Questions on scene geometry
------------------------
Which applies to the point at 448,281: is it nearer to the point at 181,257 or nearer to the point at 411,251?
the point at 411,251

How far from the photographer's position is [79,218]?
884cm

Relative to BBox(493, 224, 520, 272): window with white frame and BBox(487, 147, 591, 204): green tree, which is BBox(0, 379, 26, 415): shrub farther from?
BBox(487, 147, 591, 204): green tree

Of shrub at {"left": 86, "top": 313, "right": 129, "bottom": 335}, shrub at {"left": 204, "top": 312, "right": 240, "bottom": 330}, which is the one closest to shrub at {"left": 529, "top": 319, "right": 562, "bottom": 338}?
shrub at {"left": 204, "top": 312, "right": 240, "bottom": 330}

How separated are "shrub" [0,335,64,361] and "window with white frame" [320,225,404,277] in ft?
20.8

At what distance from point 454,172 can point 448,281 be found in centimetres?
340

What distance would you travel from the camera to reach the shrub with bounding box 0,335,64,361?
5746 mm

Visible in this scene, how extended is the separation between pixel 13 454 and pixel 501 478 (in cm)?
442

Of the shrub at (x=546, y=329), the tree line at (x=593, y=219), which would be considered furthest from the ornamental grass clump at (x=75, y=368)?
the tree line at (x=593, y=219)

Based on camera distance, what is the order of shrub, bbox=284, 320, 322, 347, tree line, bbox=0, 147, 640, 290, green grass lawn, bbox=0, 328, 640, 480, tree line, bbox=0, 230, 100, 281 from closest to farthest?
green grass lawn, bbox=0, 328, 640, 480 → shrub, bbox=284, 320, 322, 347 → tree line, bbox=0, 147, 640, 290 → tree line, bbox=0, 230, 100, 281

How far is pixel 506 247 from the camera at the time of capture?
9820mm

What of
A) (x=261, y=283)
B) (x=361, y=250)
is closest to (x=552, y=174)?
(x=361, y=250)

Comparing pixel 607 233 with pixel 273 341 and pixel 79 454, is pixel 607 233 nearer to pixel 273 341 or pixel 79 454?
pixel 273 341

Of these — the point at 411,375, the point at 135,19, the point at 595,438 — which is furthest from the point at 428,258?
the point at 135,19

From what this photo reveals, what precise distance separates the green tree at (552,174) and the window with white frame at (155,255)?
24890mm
------------------------
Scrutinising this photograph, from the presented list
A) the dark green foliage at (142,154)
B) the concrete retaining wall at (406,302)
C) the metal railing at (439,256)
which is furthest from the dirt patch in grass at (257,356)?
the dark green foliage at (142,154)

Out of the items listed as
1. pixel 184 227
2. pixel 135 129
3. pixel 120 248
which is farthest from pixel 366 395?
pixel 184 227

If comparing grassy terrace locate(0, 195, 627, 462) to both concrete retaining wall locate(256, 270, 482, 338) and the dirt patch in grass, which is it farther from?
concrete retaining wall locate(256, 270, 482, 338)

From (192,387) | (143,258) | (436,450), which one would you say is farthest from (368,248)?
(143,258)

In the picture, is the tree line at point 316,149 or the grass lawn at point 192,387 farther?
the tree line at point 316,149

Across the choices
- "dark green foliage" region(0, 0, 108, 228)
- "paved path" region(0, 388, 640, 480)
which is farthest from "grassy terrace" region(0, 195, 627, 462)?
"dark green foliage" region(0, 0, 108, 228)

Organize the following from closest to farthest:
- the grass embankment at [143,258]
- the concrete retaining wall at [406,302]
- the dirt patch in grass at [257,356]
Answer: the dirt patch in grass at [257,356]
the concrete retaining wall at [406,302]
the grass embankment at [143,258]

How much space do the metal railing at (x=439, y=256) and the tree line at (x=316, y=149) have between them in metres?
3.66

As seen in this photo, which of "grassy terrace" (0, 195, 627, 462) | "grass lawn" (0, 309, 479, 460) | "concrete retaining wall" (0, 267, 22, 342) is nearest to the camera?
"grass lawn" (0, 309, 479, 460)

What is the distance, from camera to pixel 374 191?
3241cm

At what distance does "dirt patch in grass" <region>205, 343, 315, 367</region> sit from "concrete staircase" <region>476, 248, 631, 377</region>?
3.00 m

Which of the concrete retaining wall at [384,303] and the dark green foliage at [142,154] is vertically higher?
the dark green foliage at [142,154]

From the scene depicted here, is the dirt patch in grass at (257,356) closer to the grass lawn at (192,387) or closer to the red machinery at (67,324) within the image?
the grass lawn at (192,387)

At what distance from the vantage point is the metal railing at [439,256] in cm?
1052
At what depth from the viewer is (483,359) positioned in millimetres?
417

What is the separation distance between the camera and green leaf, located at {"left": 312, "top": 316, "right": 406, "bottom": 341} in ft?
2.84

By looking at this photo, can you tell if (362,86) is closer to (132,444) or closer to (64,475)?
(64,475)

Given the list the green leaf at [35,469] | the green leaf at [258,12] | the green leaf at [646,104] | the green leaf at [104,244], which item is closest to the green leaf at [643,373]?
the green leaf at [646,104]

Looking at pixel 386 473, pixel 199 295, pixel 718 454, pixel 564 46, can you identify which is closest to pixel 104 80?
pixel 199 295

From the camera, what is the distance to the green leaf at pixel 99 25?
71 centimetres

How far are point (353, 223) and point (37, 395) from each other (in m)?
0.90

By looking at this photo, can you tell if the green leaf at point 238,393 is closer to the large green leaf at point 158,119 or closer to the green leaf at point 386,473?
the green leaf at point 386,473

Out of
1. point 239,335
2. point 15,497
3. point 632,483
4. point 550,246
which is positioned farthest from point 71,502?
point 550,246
------------------------
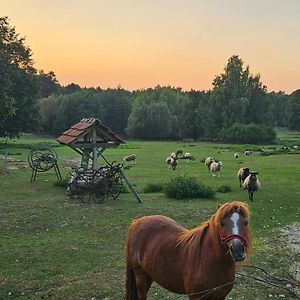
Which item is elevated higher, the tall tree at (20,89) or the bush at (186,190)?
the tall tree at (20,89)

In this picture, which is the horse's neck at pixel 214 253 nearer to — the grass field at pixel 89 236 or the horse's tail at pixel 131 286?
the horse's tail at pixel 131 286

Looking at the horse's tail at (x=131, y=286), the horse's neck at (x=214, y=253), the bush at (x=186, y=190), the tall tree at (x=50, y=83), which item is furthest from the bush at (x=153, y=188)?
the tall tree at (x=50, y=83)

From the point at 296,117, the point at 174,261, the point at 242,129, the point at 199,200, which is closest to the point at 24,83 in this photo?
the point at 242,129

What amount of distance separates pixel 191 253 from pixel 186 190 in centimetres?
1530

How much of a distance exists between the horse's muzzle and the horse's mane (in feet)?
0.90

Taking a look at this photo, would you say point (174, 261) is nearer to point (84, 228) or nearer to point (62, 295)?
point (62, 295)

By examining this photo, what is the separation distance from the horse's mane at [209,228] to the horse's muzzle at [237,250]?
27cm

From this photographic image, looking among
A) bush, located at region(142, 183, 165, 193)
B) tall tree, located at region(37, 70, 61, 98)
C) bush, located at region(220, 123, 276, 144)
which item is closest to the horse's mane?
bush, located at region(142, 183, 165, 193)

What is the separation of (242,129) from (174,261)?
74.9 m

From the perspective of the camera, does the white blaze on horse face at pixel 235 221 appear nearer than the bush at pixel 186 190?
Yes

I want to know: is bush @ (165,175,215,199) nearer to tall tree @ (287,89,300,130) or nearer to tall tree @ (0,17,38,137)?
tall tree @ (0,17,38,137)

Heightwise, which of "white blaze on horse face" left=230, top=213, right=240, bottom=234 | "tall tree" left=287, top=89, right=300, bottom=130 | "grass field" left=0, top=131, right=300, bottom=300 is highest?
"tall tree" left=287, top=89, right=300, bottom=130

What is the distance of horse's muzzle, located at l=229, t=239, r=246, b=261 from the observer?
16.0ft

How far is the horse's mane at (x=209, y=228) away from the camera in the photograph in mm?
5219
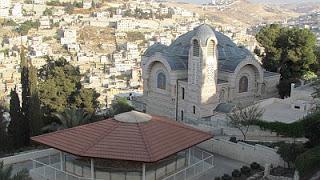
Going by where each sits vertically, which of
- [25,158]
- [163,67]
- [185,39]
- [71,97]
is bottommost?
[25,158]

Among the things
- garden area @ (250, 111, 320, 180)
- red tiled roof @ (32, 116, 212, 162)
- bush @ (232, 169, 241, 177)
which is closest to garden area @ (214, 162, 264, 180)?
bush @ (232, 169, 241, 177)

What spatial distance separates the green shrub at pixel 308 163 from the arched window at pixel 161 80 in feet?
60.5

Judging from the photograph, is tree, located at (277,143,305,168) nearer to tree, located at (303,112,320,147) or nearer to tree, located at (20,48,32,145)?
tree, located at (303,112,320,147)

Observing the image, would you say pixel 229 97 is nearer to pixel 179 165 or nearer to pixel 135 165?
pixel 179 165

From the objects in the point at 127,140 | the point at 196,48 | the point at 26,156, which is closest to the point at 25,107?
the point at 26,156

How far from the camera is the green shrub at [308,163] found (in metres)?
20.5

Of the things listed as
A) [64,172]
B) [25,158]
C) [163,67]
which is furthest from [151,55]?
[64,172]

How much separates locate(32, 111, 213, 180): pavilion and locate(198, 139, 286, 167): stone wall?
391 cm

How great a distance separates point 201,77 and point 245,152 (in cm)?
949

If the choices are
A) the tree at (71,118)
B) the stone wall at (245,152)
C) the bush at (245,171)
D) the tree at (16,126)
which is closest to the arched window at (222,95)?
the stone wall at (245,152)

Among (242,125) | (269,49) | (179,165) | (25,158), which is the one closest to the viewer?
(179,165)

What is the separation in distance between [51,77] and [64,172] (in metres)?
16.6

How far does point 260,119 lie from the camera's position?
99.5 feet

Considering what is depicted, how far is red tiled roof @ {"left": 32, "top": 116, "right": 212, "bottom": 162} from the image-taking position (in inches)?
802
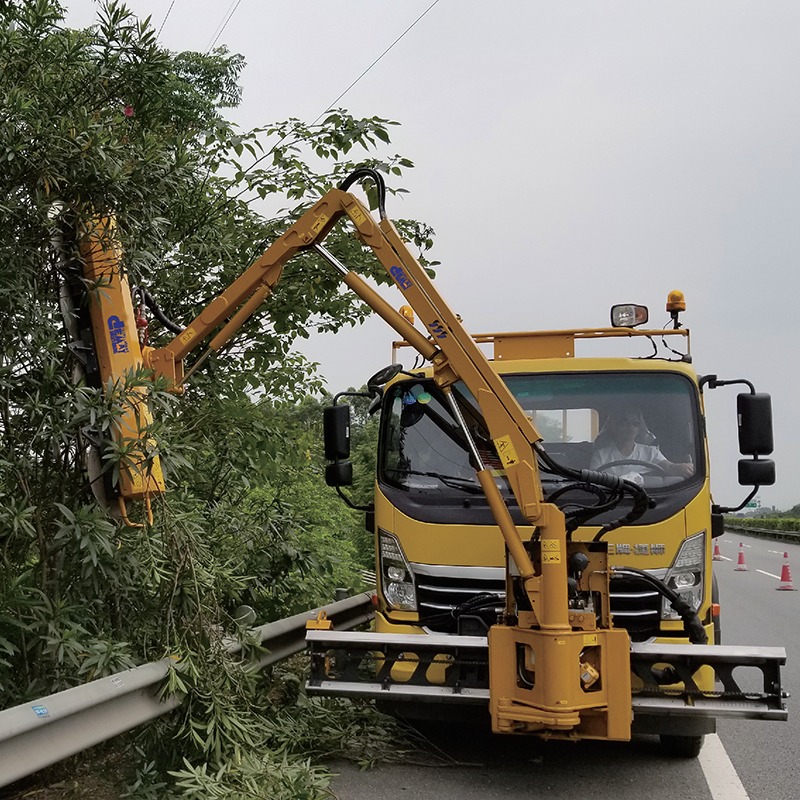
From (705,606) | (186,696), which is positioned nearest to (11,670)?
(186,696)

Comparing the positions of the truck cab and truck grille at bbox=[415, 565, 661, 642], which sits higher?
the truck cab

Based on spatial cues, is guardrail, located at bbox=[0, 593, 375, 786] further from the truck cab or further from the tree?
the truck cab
------------------------
• What is needed: Which lines in the listing above contain the word "muzzle"? Copy each of those lines in full.

• Complete answer:
How much of a distance exists between the horse's muzzle and the horse's mane (in feet)?
By examining this photo, what is the separation distance from the horse's mane at [209,228] to the horse's muzzle at [237,250]?
What is the distance of horse's muzzle, located at l=229, t=239, r=246, b=261 from the observer?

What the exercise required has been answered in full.